Cochrane Systematic Review - Interventions for increasing eating of fruit and vegetables in children aged five years and under
Cochrane reviews are high-quality, relevant, up-to-date systematic reviews and other synthesized research evidence to inform health decision making. This recent review was designed to “assess the impact of interventions designed to increase eating of fruit or vegetables or both among children aged five years and under.” The review concluded “Despite identifying 63 eligible trials of various intervention approaches, the evidence for how to increase children's fruit and vegetable consumption remains limited.” Clearly more research is needed. This is a living systematic review. Living systematic reviews offer a new approach to review updating, in which the review is continually updated, incorporating relevant new evidence as it becomes available.
The Rudd Center for Food Policy & Obesity at the University of Connecticut “is a non-profit research and public policy organization devoted to promoting solutions to childhood obesity, poor diet, and weight bias through research and policy. The Rudd Center serves as a leader in building broad-based consensus to change diet and activity patterns, while holding industry and government agencies responsible for safeguarding public health. The Center serves as a leading research institution and clearinghouse for resources that add to our understanding of the complex forces affecting how we eat, how we stigmatize people with obesity, and how we can change.”
The reason they are on our radar is their work in two of their six areas of focus (Food Marketing and Schools, Families, and Communities) contribute important insights to our ongoing efforts related to the early learning environment.
There's a new report titled The Impact of the First 1,000 Days on Childhood Obesity by Healthy Eating Research (HER), a Robert Wood Johnson Foundation program.

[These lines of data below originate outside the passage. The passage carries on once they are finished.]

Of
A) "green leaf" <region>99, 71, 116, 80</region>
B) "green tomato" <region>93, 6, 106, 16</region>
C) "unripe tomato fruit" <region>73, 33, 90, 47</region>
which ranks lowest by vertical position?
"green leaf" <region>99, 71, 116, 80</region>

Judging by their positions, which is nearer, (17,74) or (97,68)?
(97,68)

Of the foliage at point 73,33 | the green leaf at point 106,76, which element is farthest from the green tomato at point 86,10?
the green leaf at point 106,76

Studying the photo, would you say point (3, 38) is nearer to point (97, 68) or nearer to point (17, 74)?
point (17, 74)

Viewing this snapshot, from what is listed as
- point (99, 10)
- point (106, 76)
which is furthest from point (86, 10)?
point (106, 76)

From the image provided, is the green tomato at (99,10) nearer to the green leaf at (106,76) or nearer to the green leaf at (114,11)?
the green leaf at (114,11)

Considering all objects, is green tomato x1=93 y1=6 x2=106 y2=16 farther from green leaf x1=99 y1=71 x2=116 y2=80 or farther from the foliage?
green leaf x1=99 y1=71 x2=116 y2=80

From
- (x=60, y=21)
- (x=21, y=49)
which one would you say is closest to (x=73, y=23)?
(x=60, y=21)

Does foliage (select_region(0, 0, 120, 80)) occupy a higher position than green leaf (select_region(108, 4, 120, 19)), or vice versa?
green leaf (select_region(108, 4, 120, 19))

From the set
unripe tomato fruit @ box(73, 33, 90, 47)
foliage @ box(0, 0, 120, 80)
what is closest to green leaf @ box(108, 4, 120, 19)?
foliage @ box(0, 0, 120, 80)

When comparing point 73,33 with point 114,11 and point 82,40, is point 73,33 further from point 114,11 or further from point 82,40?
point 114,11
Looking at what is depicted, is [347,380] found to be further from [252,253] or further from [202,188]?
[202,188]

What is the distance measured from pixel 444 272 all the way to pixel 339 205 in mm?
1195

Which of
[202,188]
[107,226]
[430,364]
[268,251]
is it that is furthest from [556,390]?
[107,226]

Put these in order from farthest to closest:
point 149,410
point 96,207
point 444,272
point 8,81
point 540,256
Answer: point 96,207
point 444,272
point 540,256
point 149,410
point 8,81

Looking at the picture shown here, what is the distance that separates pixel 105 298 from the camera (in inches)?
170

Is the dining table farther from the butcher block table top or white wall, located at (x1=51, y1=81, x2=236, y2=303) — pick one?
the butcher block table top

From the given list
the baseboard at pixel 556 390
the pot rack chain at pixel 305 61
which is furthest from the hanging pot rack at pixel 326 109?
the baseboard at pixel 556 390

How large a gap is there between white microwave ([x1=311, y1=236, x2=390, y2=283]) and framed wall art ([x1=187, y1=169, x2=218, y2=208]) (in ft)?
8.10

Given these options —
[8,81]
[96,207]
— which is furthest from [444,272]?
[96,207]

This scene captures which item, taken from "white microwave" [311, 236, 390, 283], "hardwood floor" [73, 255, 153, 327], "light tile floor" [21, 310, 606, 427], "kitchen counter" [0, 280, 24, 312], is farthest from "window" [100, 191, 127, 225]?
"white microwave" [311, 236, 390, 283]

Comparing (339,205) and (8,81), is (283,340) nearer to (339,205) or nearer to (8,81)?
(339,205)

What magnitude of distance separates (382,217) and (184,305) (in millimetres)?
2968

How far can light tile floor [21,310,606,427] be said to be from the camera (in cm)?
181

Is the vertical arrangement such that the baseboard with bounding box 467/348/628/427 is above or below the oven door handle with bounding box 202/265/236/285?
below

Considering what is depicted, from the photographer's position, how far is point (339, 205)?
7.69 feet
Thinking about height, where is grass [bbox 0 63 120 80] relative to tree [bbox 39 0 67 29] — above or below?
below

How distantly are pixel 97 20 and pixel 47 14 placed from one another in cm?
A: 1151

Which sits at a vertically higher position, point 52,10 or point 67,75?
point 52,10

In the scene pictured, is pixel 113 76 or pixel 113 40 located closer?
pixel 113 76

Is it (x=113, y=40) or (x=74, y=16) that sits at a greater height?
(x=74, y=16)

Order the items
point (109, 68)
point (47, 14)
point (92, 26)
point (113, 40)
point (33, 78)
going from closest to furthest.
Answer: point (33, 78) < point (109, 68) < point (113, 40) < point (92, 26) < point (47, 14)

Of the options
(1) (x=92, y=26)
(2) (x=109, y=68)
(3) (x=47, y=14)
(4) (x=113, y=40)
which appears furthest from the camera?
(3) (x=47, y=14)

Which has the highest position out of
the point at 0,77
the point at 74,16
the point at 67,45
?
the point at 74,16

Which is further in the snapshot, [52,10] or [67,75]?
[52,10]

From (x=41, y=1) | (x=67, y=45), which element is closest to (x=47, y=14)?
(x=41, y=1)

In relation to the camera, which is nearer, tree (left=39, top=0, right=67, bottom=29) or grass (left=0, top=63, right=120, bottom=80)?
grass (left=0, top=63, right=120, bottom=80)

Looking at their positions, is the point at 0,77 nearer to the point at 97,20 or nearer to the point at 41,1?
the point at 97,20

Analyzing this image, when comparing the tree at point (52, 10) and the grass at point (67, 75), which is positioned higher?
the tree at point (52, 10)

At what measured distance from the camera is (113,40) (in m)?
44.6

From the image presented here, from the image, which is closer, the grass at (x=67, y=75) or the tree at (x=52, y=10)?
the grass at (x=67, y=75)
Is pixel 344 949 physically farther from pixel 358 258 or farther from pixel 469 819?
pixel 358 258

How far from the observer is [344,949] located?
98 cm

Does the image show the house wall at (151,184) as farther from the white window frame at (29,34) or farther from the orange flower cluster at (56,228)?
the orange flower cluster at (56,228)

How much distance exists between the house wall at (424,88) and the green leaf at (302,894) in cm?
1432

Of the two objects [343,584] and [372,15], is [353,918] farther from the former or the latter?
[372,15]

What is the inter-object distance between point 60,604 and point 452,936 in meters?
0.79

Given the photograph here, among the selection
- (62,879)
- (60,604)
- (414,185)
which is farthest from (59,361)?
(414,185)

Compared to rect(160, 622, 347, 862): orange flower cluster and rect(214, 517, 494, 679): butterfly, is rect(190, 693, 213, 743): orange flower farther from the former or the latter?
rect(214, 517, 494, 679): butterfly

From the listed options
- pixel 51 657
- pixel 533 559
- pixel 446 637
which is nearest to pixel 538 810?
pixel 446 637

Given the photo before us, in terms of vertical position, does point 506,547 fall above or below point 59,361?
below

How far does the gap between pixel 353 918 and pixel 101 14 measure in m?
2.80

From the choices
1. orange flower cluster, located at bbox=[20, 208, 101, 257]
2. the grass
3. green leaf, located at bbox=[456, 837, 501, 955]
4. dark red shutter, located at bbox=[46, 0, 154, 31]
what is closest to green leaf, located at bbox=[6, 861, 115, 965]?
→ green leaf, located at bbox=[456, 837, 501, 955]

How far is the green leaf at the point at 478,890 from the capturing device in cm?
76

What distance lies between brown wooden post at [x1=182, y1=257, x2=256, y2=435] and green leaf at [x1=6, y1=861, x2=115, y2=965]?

"The first 1,000 days, or the period from conception through age 2, is increasingly recognized as a critical period for the development of childhood obesity and its adverse consequences. This issue brief is based on two review papers that examined evidence on risk factors for developing childhood obesity and interventions that could prevent childhood obesity later in life. The evidence is presented on risk factors from conception to delivery, and from birth through age 2. Several risk factors were consistently associated with later childhood overweight: higher maternal pre-pregnancy BMI; maternal excess weight gain during pregnancy; prenatal tobacco exposure; high infant birth weight; and high infant weight gain. The evidence on interventions includes those conducted during pregnancy, those starting at pregnancy and continuing after birth, and those starting after birth but before age 2. Only a small number of effective early-life interventions for childhood obesity were found, and most interventions focused on individual or family-level behavior changes. Interventions focusing on multiple risk factors and delivered across a variety of settings may help reduce childhood obesity risk."